En 1941, les tableaux de De Heem, de Hals et de Van Delen se sont retrouvés à Linz, en Autriche, où ils étaient destinés à être intégrés au Führermuseum, un musée qui n'a jamais été achevé. Après la guerre, les deux tableaux ont été redécouverts par les Monuments Men et rendus aux Pays-Bas en juillet 1946. Toutefois, à cette époque, le nom du propriétaire d'origine n'était pas connu. C'est ainsi que les tableaux se sont retrouvés dans la collection dite NK (Dutch Art Property Collection), qui contient encore environ 4 000 objets dont les propriétaires n'ont pas été clairement identifiés.

En 2017, des chercheurs de Mondex ont pu établir le lien entre ces deux tableaux et Jacob Lierens, après quoi une plainte a été déposée auprès du gouvernement néerlandais. Finalement, le 16 avril 2019, le gouvernement néerlandais a accepté de restituer les deux tableaux au motif que la famille était en mesure de prouver qu'elle en était propriétaire au moment de la vente aux enchères de 1941 et que les ventes avaient dû avoir lieu sous la contrainte.

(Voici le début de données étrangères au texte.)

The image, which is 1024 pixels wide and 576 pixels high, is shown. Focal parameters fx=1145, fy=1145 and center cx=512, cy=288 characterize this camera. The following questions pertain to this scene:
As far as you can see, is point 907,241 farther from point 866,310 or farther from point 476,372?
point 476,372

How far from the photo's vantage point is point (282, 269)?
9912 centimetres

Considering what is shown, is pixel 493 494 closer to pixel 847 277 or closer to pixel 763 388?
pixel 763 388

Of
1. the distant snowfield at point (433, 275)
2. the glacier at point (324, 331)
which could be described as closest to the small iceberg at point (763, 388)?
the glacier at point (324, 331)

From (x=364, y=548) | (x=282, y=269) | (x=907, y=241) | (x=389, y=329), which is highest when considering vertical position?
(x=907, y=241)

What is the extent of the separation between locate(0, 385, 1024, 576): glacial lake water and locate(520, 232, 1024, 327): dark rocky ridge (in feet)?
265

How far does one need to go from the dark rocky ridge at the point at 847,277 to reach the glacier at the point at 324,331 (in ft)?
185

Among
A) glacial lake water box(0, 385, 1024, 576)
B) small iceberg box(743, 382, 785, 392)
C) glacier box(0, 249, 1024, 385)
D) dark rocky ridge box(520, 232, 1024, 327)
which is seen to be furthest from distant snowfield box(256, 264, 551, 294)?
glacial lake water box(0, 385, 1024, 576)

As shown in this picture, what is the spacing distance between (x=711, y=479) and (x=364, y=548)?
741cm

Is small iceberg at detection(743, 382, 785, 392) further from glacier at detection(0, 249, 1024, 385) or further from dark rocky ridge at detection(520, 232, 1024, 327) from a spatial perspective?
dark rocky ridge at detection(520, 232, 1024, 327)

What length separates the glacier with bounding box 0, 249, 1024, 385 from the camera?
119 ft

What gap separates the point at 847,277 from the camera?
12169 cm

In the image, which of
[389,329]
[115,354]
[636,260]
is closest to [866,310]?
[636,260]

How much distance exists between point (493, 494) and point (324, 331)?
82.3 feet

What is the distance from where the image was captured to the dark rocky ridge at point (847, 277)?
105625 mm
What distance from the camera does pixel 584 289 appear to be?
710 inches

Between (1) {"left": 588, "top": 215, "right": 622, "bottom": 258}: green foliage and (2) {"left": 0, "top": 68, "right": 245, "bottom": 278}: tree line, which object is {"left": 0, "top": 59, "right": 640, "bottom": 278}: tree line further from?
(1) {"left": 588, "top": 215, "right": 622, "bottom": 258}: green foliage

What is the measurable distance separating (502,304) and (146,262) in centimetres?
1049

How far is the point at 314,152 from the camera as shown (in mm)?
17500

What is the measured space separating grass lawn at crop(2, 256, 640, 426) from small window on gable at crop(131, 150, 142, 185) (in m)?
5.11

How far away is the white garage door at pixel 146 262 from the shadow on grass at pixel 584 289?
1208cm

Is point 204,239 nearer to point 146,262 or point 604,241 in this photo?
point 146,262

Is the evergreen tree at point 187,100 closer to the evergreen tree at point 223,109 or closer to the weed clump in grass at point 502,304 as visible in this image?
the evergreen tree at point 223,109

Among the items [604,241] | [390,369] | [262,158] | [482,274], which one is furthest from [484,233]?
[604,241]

Elizabeth, la petite-fille de Jacob, se souvient encore de ses visites à la maison familiale, la Villa Johanna, lorsqu'elle était petite fille, juste avant la guerre. Certes, les nombreuses années pendant lesquelles Elizabeth a dû se cacher des nazis avec ses parents, dans un appartement exigu, à une époque de sa vie où elle aurait dû jouer avec ses amis, ont été incroyablement traumatisantes. Néanmoins, elle et ses parents ont eu beaucoup de chance de survivre à l'Holocauste. Elle se souvient que la villa était remplie de peintures et d'antiquités, mais ne se souvient pas des objets qu'elle contenait. Toutefois, grâce à la reconstitution en cours de la collection de Jacob, on comprendra de mieux en mieux à quel point cette collection était spéciale.

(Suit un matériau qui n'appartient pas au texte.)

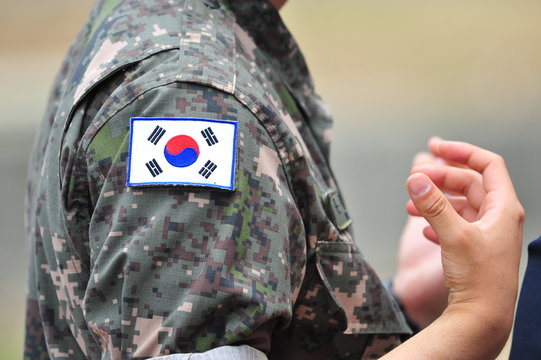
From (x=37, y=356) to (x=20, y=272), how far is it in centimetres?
368

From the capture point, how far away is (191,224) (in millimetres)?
1188

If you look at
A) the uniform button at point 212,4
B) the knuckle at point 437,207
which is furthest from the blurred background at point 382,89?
the knuckle at point 437,207

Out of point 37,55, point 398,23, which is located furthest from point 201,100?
point 398,23

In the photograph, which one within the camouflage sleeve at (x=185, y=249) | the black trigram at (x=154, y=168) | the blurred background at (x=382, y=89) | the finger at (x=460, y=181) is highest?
the blurred background at (x=382, y=89)

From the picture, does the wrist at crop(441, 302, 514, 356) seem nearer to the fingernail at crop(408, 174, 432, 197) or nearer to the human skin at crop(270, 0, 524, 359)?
the human skin at crop(270, 0, 524, 359)

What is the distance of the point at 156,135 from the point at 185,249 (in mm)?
160

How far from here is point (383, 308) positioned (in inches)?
58.2

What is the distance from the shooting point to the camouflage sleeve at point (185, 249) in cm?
118

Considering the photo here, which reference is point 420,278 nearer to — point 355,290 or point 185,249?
point 355,290

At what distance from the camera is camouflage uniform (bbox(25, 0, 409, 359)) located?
46.8 inches

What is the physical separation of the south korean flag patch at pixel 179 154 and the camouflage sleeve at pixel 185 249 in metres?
0.01

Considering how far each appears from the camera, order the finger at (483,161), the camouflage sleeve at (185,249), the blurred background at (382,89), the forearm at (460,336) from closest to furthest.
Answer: the camouflage sleeve at (185,249) → the forearm at (460,336) → the finger at (483,161) → the blurred background at (382,89)

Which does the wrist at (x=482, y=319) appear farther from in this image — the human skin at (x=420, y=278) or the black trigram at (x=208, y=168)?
the human skin at (x=420, y=278)

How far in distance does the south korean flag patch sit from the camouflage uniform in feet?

Il est à espérer que de nombreuses autres œuvres d'art que Jacob Lierens a été contraint de vendre pendant la guerre referont bientôt surface, notamment le tableau de Salomon van Ruysdael, qui n'a toujours pas été retrouvé. En attendant, Elizabeth et sa famille sont très heureux que les tableaux de De Heem, de Hals et de Van Delen aient trouvé de nouveaux foyers au Getty Museum, à Los Angeles, et au musée Frans Hals, à Haarlem, aux Pays-Bas. Ils sont reconnaissants que ces importantes restitutions aient permis à la famille Lierens d'obtenir justice et de tourner la page, et ils espèrent que ces décisions aideront d'autres familles persécutées à obtenir justice et tourner la page de la même manière.